Vous avez un PC Linux avec une carte graphique NVidia? Transformons-le en station de deep learning.
Dans ce tutorial, nous allons voir comment installer facilement TensorFlow sur un PC Linux pour en faire une station de deep learning.
Pour une introduction rapide au deep learning, voici mon post sur l' installation de TensorFlow sous Windows .
Il vous fraudra:
Votre PC ne pourra rien faire de votre carte NVidia si il n'est pas en mesure de lui parler. C'est là que les drivers interviennent.
Pour installer TensorFlow, il vous faudra des drivers NVidia de la version 384.X ou d'une version plus récente.
Nous allons maintenant installer les drivers les plus récents. D'abord, ajoutons un dépôt à apt, d'où nous récupérerons le package contenant les drivers:
sudo add-apt-repository ppa:graphics-drivers/ppa
sudo apt update
sudo apt upgrade
Regardons quel est le driver recommandé:
ubuntu-drivers devices
Ça me donne:
== /sys/devices/pci0000:16/0000:16:00.0/0000:17:00.0 ==
modalias : pci:v000010DEd00001B06sv00001028sd00003600bc03sc00i00
vendor : NVIDIA Corporation
driver : nvidia-396 - third-party free
driver : nvidia-415 - third-party free recommended
driver : nvidia-390 - third-party free
driver : xserver-xorg-video-nouveau - distro free builtin
driver : nvidia-384 - third-party non-free
driver : nvidia-410 - third-party non-free
Choisissez le driver recommandé et installez-le
sudo apt install nvidia-415
Redémarrez le PC, et vérifiez que le driver est effectivement utilisé:
nvidia-smi
Vous devriez obtenir quelque chose comme ça:
Fri Jan 25 18:30:34 2019
+-----------------------------------------------------------------------------+
| NVIDIA-SMI 415.27 Driver Version: 415.27 CUDA Version: 10.0 |
|-------------------------------+----------------------+----------------------+
| GPU Name Persistence-M| Bus-Id Disp.A | Volatile Uncorr. ECC |
| Fan Temp Perf Pwr:Usage/Cap| Memory-Usage | GPU-Util Compute M. |
|===============================+======================+======================|
| 0 GeForce GTX 108... Off | 00000000:17:00.0 Off | N/A |
| 23% 33C P8 17W / 250W | 2MiB / 11178MiB | 0% Default |
+-------------------------------+----------------------+----------------------+
| 1 GeForce GTX 108... Off | 00000000:65:00.0 On | N/A |
| 23% 34C P8 16W / 250W | 296MiB / 11176MiB | 0% Default |
+-------------------------------+----------------------+----------------------+
+-----------------------------------------------------------------------------+
| Processes: GPU Memory |
| GPU PID Type Process name Usage |
|=============================================================================|
| 1 1491 G /usr/lib/xorg/Xorg 132MiB |
| 1 2190 G compiz 161MiB |
+-----------------------------------------------------------------------------+
Comme vous pouvez le voir, la version du driver est correcte.

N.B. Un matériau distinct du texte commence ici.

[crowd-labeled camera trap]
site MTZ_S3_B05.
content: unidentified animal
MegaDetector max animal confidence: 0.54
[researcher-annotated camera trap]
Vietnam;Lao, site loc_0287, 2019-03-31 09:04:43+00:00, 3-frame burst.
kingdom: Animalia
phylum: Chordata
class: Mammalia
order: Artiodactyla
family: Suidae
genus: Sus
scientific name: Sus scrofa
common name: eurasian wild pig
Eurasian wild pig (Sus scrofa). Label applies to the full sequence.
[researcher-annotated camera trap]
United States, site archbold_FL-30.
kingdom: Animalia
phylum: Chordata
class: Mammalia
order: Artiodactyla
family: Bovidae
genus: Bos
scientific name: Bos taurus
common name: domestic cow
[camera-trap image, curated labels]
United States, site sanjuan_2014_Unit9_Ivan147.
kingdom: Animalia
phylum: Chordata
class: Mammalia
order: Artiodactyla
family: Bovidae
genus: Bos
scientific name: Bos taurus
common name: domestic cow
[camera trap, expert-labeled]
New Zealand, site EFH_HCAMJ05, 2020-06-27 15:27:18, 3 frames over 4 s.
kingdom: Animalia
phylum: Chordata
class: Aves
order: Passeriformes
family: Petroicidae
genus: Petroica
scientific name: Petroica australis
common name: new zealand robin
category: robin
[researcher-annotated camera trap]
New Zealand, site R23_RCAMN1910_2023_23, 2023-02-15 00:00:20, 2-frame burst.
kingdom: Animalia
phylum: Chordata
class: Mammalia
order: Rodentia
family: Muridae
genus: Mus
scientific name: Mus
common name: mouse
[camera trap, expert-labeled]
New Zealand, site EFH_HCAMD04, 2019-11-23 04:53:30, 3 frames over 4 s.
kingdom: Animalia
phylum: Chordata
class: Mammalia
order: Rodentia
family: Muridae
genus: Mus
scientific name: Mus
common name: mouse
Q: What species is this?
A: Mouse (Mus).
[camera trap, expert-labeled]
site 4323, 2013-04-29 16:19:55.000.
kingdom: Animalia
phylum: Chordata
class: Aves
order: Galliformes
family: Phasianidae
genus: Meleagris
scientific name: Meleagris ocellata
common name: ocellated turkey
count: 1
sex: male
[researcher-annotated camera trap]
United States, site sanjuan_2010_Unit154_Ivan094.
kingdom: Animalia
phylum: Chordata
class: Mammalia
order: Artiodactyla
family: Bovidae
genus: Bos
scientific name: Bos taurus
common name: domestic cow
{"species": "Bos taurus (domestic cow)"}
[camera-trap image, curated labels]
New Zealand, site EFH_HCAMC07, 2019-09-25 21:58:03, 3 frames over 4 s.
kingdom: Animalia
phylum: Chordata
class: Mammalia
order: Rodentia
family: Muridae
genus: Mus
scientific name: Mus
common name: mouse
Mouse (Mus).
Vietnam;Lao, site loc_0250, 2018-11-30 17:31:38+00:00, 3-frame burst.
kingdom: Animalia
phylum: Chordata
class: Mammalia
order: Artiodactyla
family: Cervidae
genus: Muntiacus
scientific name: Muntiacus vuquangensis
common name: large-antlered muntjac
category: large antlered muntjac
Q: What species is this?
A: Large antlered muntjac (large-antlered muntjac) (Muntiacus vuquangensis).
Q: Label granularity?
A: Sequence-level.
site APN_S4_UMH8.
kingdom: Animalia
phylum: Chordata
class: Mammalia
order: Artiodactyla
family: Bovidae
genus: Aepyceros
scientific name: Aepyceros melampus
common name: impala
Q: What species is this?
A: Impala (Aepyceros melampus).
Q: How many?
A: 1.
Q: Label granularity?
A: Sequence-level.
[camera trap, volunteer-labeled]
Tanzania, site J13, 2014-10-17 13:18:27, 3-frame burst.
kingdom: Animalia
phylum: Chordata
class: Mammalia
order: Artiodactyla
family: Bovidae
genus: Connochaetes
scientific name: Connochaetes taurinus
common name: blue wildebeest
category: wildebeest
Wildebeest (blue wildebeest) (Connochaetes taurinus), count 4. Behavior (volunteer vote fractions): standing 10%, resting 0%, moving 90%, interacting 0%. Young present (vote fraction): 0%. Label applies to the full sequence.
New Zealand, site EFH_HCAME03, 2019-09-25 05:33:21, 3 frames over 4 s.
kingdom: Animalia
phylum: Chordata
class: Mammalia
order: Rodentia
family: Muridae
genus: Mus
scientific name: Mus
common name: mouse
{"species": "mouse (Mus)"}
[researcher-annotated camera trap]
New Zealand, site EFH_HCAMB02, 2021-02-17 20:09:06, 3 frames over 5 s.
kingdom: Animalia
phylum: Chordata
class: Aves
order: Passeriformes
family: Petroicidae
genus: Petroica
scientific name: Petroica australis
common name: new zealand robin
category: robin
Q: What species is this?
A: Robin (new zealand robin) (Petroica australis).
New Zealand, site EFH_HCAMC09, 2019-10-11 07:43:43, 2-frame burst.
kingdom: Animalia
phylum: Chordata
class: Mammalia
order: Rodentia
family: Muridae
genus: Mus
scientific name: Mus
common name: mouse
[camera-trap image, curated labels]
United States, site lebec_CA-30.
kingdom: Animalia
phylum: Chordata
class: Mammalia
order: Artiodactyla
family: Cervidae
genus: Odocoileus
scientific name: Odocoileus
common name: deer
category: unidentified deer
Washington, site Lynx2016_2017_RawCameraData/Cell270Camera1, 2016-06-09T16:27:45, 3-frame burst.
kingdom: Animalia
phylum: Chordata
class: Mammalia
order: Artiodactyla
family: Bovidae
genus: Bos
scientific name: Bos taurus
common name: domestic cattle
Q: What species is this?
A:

Si vous voulez faire plus de tests et voir quelques jolis affichages 3D, vous pouvez utiliser la suite de tests
phoronix
.
Pour faire du deep learning avec votre carte, vous aurez besoin des logiciels suivants:
Mais installer CUDA et cuDNN manuellement peut être vraiment pénible. Heureusement, nous n'aurons pas à en passer par là.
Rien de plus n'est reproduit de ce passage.